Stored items
___

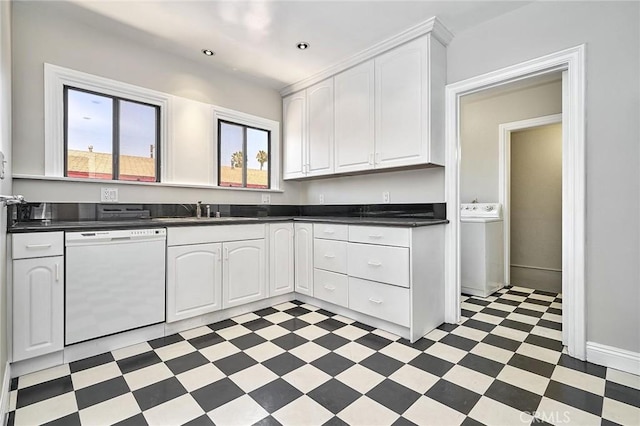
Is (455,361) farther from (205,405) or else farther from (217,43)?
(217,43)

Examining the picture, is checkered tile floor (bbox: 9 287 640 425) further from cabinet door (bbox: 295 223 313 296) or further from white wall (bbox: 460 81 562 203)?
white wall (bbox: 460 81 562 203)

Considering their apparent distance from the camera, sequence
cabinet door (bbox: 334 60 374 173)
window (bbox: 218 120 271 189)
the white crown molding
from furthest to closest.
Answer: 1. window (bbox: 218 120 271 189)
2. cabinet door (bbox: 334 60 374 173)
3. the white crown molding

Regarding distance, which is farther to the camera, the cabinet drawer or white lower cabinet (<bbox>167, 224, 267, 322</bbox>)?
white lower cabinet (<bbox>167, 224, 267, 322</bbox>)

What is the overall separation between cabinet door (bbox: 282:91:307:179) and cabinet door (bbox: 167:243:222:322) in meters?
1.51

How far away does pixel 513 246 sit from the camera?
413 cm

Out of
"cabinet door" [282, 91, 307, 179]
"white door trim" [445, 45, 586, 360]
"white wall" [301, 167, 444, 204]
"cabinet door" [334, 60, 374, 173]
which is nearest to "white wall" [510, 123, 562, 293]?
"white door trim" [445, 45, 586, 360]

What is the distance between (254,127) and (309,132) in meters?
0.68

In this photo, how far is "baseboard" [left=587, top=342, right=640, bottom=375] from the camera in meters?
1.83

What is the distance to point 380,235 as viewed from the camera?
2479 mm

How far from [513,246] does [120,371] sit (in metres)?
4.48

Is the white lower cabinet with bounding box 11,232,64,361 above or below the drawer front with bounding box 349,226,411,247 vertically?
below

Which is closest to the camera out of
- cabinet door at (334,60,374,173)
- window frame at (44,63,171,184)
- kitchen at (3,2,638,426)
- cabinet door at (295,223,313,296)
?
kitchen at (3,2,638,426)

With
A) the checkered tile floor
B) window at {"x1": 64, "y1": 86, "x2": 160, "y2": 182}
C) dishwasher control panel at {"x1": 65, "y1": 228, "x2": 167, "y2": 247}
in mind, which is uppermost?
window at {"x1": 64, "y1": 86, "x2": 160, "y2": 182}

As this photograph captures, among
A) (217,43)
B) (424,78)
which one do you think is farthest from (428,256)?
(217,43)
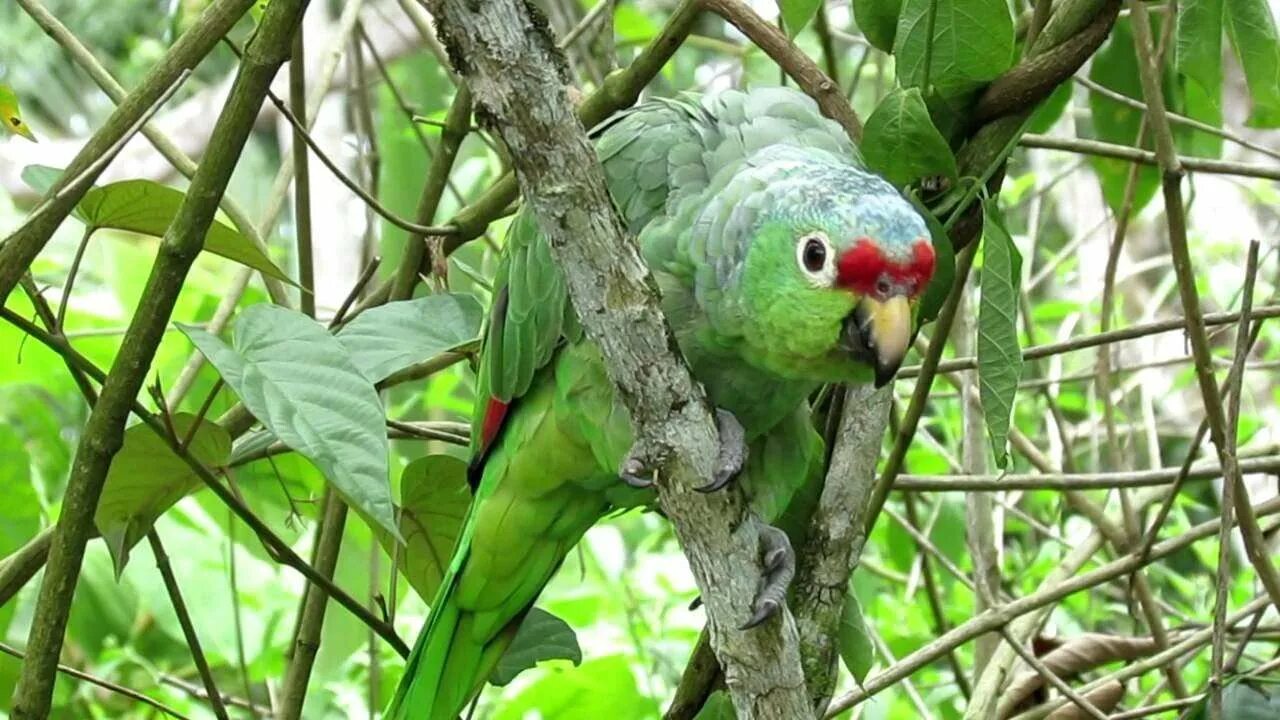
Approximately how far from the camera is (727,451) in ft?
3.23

___

Quote every record above exactly, omitting any pictures they contain.

__Task solution__
Is (455,361) farther from (205,405) or else farther from (217,43)?
(217,43)

Examining the picture, is checkered tile floor (bbox: 9 287 640 425) further from cabinet door (bbox: 295 223 313 296) or further from white wall (bbox: 460 81 562 203)?
white wall (bbox: 460 81 562 203)

Considering their apparent distance from the camera, sequence
cabinet door (bbox: 334 60 374 173)
window (bbox: 218 120 271 189)
the white crown molding
from furthest to closest.
Answer: 1. window (bbox: 218 120 271 189)
2. cabinet door (bbox: 334 60 374 173)
3. the white crown molding

Regarding distance, which is farther to the camera, the cabinet drawer or white lower cabinet (<bbox>167, 224, 267, 322</bbox>)?
white lower cabinet (<bbox>167, 224, 267, 322</bbox>)

What is the overall separation between cabinet door (bbox: 282:91:307:179) and cabinet door (bbox: 167:243:222:322) in meters?
1.51

How far away does pixel 513 246 sit from the camera?
413 cm

Out of
"cabinet door" [282, 91, 307, 179]
"white door trim" [445, 45, 586, 360]
"white wall" [301, 167, 444, 204]
"cabinet door" [334, 60, 374, 173]
which is nearest to "white wall" [510, 123, 562, 293]?
"white door trim" [445, 45, 586, 360]

What is the distance between (254,127) and (309,132) in meters?
0.68

In this photo, how far is "baseboard" [left=587, top=342, right=640, bottom=375] from the camera in meters?
1.83

What is the distance to point 380,235 as viewed from the camera?
2479 mm

How far from [513,246] does [120,371] sit (in metres)?
4.48

Is the white lower cabinet with bounding box 11,232,64,361 above or below the drawer front with bounding box 349,226,411,247 vertically?
below

Which is closest to the camera out of
- cabinet door at (334,60,374,173)
- window frame at (44,63,171,184)
- kitchen at (3,2,638,426)
- cabinet door at (295,223,313,296)
?
kitchen at (3,2,638,426)

With
A) the checkered tile floor
B) window at {"x1": 64, "y1": 86, "x2": 160, "y2": 182}
C) dishwasher control panel at {"x1": 65, "y1": 228, "x2": 167, "y2": 247}
in mind, which is uppermost?
window at {"x1": 64, "y1": 86, "x2": 160, "y2": 182}

As this photograph captures, among
A) (217,43)
B) (424,78)
which one do you think is farthest from (428,256)?
(217,43)
Approximately how far from the camera is (727,451) in ft?
3.23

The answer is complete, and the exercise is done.